The rule of dynamic law

Now that it has been successfully established that Americans can be taxed for not engaging in economic activity, I suppose it makes sense that they can be charged with committing crimes by not engaging in it too.

The saga of Lavabit founder Ladar Levison is getting even more ridiculous, as he explains that the government has threatened him with criminal charges for his decision to shut down the business, rather than agree to some mysterious court order. The feds are apparently arguing that the act of shutting down the business, itself, was a violation of the order:

    … a source familiar with the matter told NBC News that James Trump, a senior litigation counsel in the U.S. attorney’s office in Alexandria, Va., sent an email to Levison’s lawyer last Thursday – the day Lavabit was shuttered — stating that Levison may have “violated the court order,” a statement that was interpreted as a possible threat to charge Levison with contempt of court.

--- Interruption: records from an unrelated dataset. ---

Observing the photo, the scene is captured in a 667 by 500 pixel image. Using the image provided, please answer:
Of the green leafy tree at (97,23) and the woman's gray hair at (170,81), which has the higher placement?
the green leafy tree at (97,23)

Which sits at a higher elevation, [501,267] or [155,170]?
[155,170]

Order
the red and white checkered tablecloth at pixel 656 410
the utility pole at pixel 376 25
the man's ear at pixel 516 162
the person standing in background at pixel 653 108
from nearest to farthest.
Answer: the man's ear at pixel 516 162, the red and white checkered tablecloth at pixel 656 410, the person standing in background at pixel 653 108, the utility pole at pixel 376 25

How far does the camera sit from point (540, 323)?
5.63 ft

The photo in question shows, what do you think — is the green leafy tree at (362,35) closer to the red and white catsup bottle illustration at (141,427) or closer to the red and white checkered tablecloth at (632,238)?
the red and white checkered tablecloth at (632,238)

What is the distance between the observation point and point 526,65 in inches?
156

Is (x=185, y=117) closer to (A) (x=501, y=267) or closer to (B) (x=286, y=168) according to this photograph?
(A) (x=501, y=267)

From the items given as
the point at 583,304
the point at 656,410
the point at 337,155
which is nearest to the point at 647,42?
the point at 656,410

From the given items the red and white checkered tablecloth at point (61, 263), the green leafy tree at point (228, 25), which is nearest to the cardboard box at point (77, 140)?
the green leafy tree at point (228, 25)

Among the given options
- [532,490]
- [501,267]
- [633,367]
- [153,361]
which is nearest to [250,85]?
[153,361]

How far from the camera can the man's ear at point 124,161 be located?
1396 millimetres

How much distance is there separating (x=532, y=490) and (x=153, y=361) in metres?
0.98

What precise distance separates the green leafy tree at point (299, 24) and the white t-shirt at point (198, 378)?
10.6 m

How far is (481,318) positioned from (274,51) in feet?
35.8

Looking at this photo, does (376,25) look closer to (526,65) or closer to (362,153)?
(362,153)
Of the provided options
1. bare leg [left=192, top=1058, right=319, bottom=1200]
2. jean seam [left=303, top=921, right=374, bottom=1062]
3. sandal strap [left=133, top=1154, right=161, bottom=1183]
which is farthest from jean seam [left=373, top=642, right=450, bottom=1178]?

That same article suggests that the decision to shut down Lavabit was over something much bigger than just looking at one individual’s information — since it appears that Lavabit has cooperated in the past on such cases. Instead, the suggestion now is that the government was seeking a tap on all accounts

If you do not understand that the USA is now a legally totalitarian country where the law is whatever the government employee claiming jurisdiction declares it to be, you do not understand the difference between the absence of a limit and the observable willingness to exploit that absence.  The fact that the absence of limits are not presently being exploited in full should not cause one to imagine that the limits are still in place.

I suspect that only factors presently restraining the federal government from attempting to test how far they can go in the absence of those legal limits is a) the fact that the American people are very well-armed, and, b) the precarious state of the economy.